• _SET TASK_: Reproduce only the lines from the line containing "Which one among" to the end of the entries below, including both of those lines.

• _TASK INPUT_:
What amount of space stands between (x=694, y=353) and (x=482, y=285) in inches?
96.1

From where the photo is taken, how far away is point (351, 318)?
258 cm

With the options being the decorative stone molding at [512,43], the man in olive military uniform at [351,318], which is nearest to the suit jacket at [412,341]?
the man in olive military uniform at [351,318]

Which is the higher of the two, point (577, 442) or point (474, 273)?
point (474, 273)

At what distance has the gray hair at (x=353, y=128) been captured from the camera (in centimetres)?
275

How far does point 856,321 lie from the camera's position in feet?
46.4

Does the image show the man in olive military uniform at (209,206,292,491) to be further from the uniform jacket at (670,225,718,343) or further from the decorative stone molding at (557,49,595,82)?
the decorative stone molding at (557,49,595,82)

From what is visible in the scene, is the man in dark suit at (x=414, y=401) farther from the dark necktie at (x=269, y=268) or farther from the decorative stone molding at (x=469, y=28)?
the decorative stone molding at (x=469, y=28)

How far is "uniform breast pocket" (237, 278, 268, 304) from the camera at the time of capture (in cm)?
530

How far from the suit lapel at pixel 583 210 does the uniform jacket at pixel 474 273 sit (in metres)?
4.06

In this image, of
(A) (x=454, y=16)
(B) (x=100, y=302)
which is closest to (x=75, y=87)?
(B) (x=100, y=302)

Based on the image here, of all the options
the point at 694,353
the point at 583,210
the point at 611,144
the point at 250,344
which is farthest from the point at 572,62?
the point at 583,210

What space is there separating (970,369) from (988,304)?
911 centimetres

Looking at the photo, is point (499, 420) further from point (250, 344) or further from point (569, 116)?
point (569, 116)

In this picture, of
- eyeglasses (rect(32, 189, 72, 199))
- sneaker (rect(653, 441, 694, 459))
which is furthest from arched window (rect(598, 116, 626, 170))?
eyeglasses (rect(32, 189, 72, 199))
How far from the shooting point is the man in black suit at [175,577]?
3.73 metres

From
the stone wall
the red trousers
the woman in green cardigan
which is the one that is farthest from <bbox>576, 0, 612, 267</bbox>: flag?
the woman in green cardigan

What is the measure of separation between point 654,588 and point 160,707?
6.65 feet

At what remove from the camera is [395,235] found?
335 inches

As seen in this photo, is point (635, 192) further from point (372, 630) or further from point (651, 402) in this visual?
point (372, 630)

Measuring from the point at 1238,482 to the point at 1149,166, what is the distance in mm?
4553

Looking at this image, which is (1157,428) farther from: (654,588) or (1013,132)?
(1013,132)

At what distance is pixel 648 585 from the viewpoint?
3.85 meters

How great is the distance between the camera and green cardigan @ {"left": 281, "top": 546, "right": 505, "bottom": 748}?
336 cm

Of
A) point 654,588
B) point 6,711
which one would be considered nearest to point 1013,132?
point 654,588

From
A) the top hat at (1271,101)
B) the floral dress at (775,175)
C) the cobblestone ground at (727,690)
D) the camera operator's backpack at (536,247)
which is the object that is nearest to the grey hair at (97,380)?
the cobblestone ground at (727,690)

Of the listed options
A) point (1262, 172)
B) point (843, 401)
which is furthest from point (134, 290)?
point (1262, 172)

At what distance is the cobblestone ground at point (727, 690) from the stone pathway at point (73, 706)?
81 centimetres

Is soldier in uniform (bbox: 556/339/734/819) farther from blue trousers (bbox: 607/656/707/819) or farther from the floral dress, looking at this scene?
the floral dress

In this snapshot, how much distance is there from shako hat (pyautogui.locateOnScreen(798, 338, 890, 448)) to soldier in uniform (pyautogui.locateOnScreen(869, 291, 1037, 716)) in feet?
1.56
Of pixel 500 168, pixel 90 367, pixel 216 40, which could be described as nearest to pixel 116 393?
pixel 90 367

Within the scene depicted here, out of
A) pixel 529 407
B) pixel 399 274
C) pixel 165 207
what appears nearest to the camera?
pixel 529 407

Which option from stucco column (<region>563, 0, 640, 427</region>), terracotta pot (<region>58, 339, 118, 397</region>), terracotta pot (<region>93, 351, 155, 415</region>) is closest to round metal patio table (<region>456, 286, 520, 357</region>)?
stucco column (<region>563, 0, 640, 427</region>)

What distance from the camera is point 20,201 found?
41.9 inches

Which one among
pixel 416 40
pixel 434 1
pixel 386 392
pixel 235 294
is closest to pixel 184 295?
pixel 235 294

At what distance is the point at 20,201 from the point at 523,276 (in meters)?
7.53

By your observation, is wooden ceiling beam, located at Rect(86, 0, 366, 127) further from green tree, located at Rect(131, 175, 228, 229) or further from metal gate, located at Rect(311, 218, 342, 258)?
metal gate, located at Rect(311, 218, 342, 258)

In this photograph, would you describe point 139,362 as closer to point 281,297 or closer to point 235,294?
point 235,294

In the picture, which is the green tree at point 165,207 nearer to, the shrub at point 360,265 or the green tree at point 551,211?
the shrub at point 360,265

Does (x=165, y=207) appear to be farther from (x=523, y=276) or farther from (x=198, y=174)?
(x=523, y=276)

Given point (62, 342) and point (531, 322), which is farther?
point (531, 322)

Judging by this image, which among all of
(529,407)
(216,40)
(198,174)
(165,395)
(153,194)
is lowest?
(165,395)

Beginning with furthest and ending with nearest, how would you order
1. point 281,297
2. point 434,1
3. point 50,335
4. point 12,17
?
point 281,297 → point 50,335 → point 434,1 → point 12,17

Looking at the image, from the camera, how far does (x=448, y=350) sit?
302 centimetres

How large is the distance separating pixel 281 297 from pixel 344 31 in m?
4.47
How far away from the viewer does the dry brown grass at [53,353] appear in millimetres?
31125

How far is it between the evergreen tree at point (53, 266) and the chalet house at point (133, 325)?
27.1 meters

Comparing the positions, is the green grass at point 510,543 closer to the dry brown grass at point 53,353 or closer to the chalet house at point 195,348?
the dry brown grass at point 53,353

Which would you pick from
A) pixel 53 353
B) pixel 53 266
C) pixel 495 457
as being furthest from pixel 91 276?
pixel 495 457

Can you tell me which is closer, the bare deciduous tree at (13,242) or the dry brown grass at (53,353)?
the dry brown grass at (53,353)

• _SOLUTION FOR THIS PROBLEM_:
Which one among
pixel 416 40
pixel 434 1
pixel 386 392
pixel 235 294
is closest to pixel 184 295?
pixel 235 294

At what distance is the point at 20,201 from the point at 523,276 (in meters)?
7.53

By your observation, is wooden ceiling beam, located at Rect(86, 0, 366, 127) further from green tree, located at Rect(131, 175, 228, 229) or further from metal gate, located at Rect(311, 218, 342, 258)?
metal gate, located at Rect(311, 218, 342, 258)

In this photograph, would you describe point 139,362 as closer to point 281,297 or closer to point 235,294?
point 235,294

In the picture, which is the green tree at point 165,207 nearer to, the shrub at point 360,265 or the green tree at point 551,211?
the shrub at point 360,265

Does (x=165, y=207) appear to be farther from (x=523, y=276) or farther from (x=198, y=174)?
(x=523, y=276)

Given point (62, 342) and point (531, 322), which is farther?
point (531, 322)

Judging by this image, which among all of
(529,407)
(216,40)
(198,174)
(165,395)
(153,194)
is lowest?
(165,395)

Beginning with furthest and ending with nearest, how would you order
1. point 281,297
2. point 434,1
3. point 50,335
4. point 12,17
?
point 281,297 → point 50,335 → point 434,1 → point 12,17

Looking at the image, from the camera, how far does (x=448, y=350) sit?
302 centimetres

How large is the distance separating pixel 281 297 from pixel 344 31 in m?
4.47
How far away from the viewer does the dry brown grass at [53,353] appear in millimetres?
31125

How far is it between the evergreen tree at point (53, 266) and the chalet house at point (133, 325)?
27.1 meters

Comparing the positions, is the green grass at point 510,543 closer to the dry brown grass at point 53,353 or closer to the chalet house at point 195,348?
the dry brown grass at point 53,353

Which would you pick from
A) pixel 53 353
B) pixel 53 266
C) pixel 495 457
as being furthest from pixel 91 276?
pixel 495 457

Can you tell me which is closer, the bare deciduous tree at (13,242) or the dry brown grass at (53,353)?
the dry brown grass at (53,353)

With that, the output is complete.